Data collectors

NOTE this chapter has been split up (content duplicated) into the data collection chapters for admins and collectors.

Design considerations for translating datasheets to digital forms

Each field in the data sheets has been, and should be questioned:

  • Is this information used in any of the analytical outputs?

  • Does this information serve any QA purpose?

  • Is this information used to derive other information, e.g. deformities being used to identify a resighted, untagged animal?

  • Will anyone in the foreseeable future require this information?

Turtle tracks or nests

Turtle track counts can be collected on mobile app (OpenDataKit, ODK), or on paper data sheets (backup if ODK unavailable).

Tracks can be recorded individually (preferred) or tallied over beach sections.

  • Nest counts: walking in a straight line along the high water mark, each uptrack is followed to its apex, where the presence or absence of a nest determines the type of track (track without nest, track with nest, track with a possible nest). If evident, nest disturbance is recorded as well. Disturbed unhatched nests without tracks, as well as hatched nests (without tracks), if spotted, are recorded as well.

  • Speed run counts: walking in a straight line along the high water mark, only inbound tracks (uptracks) are counted as “tracks with success not assessed”. The tracks are not followed. Except for the first day, only fresh (younger than 24h) tracks are recorded. Nests are recorded if spotted.

  • Track tallies are recorded only under extreme time pressure, or on saturation beaches, where the geo-referencing of individual tracks is not possible within the available survey time. However, individual track counts (nest or speed run) are preferred.

Mobile data collection using Open Data Kit

These steps have to be run once by the ODK admin per device while online. Less than 10 MB will be downloaded. These steps can also be run by an interested data collector on their own Android device.

  • On your Android device, install ODK Collect

  • In ODK Collect > General Settings > Server Settings > Configure platform settings:

  • URL: https://dpaw-data.appspot.com, plus username and password as provided to you by the ODK admin. These credentials determine whether you can retrieve new forms and submit data, and the username will be automatically recorded when collecting data. It is crucial to spell the credentials exactly as provided.

  • The username and password can also be set under General Settings > Server Settings.

  • Auto send: “only with WiFi” if few data points are collected. Disable for vigorous data collection in remote areas with limited WiFi - don’t swamp the WiFi hotspot by auto-uploading data with photos.

  • Default to finalized

  • Delete after send

  • If the device is used by many volunteers who are new to the software, enable the “Admin Settings” (set password) and disable menu options that are not needed or risk data loss (e.g. “delete forms”).

Note You must not share your credentials, and always use your own credentials in General Settings > Username/Password to collect data. Failure to do so will result in data loss, data corruption and loss of attribution.

### Material shown
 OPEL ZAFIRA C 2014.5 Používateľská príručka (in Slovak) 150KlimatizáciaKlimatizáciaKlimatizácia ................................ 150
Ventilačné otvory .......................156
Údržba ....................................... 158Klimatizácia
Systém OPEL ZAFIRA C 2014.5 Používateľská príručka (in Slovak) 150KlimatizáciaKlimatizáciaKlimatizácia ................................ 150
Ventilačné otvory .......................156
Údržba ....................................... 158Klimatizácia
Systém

...

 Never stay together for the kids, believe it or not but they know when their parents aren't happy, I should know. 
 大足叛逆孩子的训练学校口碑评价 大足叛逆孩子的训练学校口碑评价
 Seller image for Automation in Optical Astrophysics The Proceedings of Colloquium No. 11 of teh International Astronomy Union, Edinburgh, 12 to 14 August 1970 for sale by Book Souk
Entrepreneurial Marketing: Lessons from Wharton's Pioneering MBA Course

### Activity 1
Answer these questions from the data collectors text:
(a) What server URL is entered in ODK Collect?
(b) In speed run counts, which tracks are recorded on every day except the first?
(c) How much data is downloaded when the setup steps are run?
### Activity 2
List every question that the data collectors text says each field in the data sheets should be asked when it is translated to a digital form.
### Activity 3
According to the data collectors text, why should auto send be disabled for vigorous data collection in remote areas with limited WiFi? Answer in one to three sentences.

### Reply 1
(a) https://dpaw-data.appspot.com
(b) Only fresh tracks, younger than 24 hours.
(c) Less than 10 MB.

### Reply 2
- Is this information used in any of the analytical outputs?
- Does this information serve any QA purpose?
- Is this information used to derive other information, e.g. deformities being used to identify a resighted, untagged animal?
- Will anyone in the foreseeable future require this information?

### Reply 3
Auto send should be disabled so that auto-uploading data with photos does not swamp the WiFi hotspot.